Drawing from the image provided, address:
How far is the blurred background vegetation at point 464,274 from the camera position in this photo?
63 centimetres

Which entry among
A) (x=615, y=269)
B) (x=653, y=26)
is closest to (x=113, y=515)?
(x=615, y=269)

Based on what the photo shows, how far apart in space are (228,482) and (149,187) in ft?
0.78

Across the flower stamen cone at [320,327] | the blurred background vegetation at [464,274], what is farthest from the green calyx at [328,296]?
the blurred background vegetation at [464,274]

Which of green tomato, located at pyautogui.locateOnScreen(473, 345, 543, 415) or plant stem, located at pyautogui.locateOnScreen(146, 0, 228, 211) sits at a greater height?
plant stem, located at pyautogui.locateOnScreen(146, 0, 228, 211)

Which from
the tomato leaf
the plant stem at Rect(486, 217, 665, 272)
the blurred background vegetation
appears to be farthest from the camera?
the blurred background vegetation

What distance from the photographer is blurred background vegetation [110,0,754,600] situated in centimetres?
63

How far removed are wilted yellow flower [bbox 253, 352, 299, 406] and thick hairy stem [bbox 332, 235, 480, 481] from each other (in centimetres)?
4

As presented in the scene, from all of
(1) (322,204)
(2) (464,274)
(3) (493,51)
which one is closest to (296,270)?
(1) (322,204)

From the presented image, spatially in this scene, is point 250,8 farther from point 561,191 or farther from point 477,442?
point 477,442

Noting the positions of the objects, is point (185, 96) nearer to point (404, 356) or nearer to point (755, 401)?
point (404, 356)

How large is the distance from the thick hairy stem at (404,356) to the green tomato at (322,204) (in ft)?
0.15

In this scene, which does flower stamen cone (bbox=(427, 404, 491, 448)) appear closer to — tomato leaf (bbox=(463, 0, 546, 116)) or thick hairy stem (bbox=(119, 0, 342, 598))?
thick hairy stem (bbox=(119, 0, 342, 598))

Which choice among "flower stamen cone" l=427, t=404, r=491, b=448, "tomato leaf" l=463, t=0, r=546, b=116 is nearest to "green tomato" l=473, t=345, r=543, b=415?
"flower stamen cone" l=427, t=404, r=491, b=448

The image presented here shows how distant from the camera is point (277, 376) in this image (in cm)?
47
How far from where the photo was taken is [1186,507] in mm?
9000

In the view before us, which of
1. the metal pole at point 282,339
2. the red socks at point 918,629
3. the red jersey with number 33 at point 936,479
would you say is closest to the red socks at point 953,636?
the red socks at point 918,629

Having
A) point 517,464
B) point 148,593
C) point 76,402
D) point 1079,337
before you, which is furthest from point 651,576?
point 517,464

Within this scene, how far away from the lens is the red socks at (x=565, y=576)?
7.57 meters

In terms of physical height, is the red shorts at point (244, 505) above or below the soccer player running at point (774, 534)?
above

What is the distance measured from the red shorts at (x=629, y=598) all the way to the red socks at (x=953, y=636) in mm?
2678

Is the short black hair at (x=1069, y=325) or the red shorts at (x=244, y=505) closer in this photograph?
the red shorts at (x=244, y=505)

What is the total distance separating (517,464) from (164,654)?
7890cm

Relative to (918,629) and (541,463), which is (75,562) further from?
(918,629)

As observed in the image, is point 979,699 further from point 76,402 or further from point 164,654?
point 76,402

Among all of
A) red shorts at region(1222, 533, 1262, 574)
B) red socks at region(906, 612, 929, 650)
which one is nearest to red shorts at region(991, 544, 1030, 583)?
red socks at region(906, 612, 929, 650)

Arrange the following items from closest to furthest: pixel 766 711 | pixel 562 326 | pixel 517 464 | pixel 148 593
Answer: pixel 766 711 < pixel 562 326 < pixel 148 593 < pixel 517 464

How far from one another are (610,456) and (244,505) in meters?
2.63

● ● ● ● ●

Petit exercice
Renommez "red shorts" en "red pants" dans tout ce qui va de la ligne contenant "Among all of" jusqu'à la fin des données, puis recopiez ce passage sans rien changer d'autre.

Solution
Among all of
A) red pants at region(1222, 533, 1262, 574)
B) red socks at region(906, 612, 929, 650)
which one is nearest to red pants at region(991, 544, 1030, 583)?
red socks at region(906, 612, 929, 650)

Arrange the following items from closest to furthest: pixel 766 711 | pixel 562 326 | pixel 517 464 | pixel 148 593
Answer: pixel 766 711 < pixel 562 326 < pixel 148 593 < pixel 517 464

How far from one another are (610,456) and (244,505) in meters?
2.63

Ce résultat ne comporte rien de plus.